In 2019, ESET researchers documented an updated cyberespionage campaign by the Winnti Group (a Chinese state-aligned threat actor tracked under multiple aliases including APT41 and BARIUM) targeting a high-profile Asian mobile hardware and software manufacturer. The attackers deployed a novel modular backdoor named PortReuse, designed to inject itself into processes already listening on network ports (53/DNS, 80/HTTP, 443/HTTPS, 3389/RDP, 5985/WinRM) and await activation via a magic packet in incoming traffic. This passive network implant avoided interference with legitimate communications unless triggered, forwarding unremarkable traffic to legitimate applications.

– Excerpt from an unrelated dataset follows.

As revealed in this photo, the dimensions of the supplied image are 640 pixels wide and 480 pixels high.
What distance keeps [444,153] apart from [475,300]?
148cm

PortReuse variants employed multiple delivery methods—embedded within .NET applications, VB scripts executing shellcode via .NET objects, or executables with direct shellcode entry points—and operated without traditional C2 servers by leveraging the NetAgent listener within compromised processes. The malware parsed traffic using two primary techniques: hooking low-level receive functions (WSARecv, NtDeviceIoControlFile) or registering malicious URL handlers via HttpAddUrl on IIS servers. One port-agnostic variant triggered activation only when source ports were below 22.

Cyber Incident Image

ESET identified the campaign through forensic analysis of a PortReuse variant injecting into Microsoft IIS servers, which inspected HTTP GET request headers (Server, Content-Length) for activation signatures. Researchers collaborated with Censys to conduct an internet-wide scan, revealing eight infected servers linked to a single Asian organization—a major mobile manufacturer—indicating preparatory activity for a potential supply-chain attack. The victim organization was notified, and joint remediation efforts commenced. Concurrently, Winnti Group’s ShadowPad malware received updates including randomized module IDs and enhanced obfuscation, reflecting ongoing toolset refinement. Historical context traces the group’s activity to at least 2011, with prior compromises including gaming sector supply-chain attacks distributing malware via game update servers. The incident underscored Winnti Group’s persistent focus on high-value industrial targets and evolution toward stealthier, network-based persistence mechanisms.